Where someone grows up has a lot to do with where that person ends up, according to newly released research that followed young people from birth to their mid- to late 30s.
Consider two children living in poverty as little as a mile apart.
One of them is growing up in a low-income neighborhood, the other in a better-off area.
Although they both start at the same level of poverty, the child who comes of age in the less-poor community will make more money in life than the child who spends her life in the low-income area.
And, there's this: A child from a poor area who moves to a better-off area early in life will increase his lifetime earnings by around $200,000, and will be less likely to be incarcerated or become a teen parent.
What's at work here?
Data released this week by the U.S. Census Bureau and Opportunity Insights, a research and policy institute at Harvard University, look at how your neighborhood determines whether you can climb the ladder of social mobility to achieve the American dream.
Called the Opportunity Atlas, the research includes a mapping interface that allows users to click on 70,000 U.S. census tracts and understand which ones offer children the best chances of succeeding in life.
It appears that social mobility varies widely by neighborhoods even when families start out with similar incomes.
It's a big change from the long-held notion of the American dream.
People born in the 1940s or '50s were virtually guaranteed to earn more than their parents did, as the dream dictates, according to Raj Chetty, the Harvard economist who worked with a team of researchers on the tool.
He told NPR: "You see that for kids turning 30 today, only 50 percent of them go on to earn more than their parents did. It's a coin flip as to whether you are now going to achieve the American dream."
The research followed 20 million people from their births between 1978 and 1983 to their mid- to late 30s, an age at which they're established and making money.
Policymakers can use the atlas to better target programs that aim to improve economic opportunities for disadvantaged children.
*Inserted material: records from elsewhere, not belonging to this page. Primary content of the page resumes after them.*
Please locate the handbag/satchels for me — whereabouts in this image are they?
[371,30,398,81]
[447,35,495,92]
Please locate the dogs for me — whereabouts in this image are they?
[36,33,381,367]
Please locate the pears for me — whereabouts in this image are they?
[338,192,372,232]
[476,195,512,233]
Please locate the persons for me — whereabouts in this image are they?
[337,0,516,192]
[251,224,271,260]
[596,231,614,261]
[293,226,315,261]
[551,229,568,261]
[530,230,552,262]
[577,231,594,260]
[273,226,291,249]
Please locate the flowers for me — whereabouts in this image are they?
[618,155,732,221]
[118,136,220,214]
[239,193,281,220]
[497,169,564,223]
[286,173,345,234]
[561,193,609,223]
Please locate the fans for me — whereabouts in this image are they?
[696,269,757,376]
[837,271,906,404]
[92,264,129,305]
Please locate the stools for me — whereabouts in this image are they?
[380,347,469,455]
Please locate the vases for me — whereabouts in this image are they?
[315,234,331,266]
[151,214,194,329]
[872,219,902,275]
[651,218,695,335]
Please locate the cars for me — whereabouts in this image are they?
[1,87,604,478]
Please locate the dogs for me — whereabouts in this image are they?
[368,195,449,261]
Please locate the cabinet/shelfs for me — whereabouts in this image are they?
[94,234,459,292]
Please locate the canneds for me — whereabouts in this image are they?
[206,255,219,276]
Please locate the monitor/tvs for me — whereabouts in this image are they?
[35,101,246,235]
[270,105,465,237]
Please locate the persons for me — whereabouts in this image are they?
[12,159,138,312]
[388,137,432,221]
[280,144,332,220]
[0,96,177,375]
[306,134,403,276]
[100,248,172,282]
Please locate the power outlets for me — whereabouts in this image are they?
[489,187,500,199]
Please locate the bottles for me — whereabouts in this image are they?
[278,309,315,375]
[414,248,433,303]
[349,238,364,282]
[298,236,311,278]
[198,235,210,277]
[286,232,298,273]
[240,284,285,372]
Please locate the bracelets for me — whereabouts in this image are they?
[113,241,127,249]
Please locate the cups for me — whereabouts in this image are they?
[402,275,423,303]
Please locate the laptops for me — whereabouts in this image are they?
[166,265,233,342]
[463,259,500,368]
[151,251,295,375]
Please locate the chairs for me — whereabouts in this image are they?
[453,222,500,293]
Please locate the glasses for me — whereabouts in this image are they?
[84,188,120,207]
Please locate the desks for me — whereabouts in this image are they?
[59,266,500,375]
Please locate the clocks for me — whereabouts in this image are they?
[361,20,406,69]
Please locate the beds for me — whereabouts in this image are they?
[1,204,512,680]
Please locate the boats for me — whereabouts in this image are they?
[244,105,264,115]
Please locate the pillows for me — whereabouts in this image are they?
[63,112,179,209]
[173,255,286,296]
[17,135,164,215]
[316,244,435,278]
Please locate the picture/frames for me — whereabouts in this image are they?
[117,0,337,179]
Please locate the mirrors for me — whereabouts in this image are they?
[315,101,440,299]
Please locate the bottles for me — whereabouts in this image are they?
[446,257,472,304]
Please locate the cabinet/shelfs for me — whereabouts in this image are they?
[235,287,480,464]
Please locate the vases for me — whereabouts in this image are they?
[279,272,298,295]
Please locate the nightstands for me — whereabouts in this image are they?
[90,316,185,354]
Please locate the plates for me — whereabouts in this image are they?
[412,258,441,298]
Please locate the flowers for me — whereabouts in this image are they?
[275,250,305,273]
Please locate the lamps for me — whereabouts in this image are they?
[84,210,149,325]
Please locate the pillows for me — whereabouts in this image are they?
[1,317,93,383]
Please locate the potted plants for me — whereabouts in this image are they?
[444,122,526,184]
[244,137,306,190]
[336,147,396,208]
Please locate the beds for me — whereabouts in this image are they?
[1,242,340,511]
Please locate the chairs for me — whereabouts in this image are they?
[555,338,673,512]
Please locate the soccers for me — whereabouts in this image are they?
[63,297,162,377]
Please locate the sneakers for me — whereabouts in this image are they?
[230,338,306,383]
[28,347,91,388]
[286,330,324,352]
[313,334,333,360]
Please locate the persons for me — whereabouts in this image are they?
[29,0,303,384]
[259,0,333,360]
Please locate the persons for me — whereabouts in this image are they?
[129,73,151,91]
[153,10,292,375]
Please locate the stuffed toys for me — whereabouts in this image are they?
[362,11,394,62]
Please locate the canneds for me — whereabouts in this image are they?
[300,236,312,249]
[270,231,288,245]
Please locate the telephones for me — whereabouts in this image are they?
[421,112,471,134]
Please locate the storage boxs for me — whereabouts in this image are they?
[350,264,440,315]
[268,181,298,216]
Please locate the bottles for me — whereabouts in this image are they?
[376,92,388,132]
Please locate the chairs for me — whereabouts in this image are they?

An example: City officials might best figure out where to place preschool programs to give kids a leg up in life.
A look at Philadelphia yields interesting results.
For instance, a person born into a low-income family on Hawthorne and Bridge Streets in Frankford who is now in her mid- to late 30s is making an average annual income of $25,000, according to the atlas.
A person of that same age who was born into a low-income family on Hawthorne and Levick Streets in Mayfair (about a mile away) is making $43,000.
Neighborhoods themselves have the power to ameliorate a life, the data show.
"Neighborhoods are geographic units with institutions and social norms that have influences on individuals growing up there," said Philip Jefferson, a Swarthmore College economics professor who's an expert on inequality. His new book, Poverty: A Very Short Introduction, was released this week.
Among the institutions in a better-off neighborhood are well-functioning schools, places of worship, health facilities, community centers, and libraries.
In addition, successful neighborhoods possess social capital, said Temple University sociologist and poverty expert Judith Levine. That is the network of relationships among people that include mentoring teachers, summer camps, and programs that teach young people how to apply to college or get a job, Levine said.
"For all sorts of reasons," she added, "geography matters."
Still, in its report this week on the atlas, the New York Times said that "researchers … don't understand exactly what leads some neighborhoods to nurture children, although they point to characteristics like more employed adults and two-parent families that are common among such places."
Of course, not everyone in a low-income area can move to a better-off one.
But, theoretically at least, policymakers can use information from neighborhoods where mobility rates are high to improve life in places where mobility is low or nonexistent, Levine said.
It won't be easy. "It's not like it hasn't dawned on people that it would be good for Philadelphia to have good schools," Levine said. "Building opportunities and resources wherever people are takes a lot of creativity.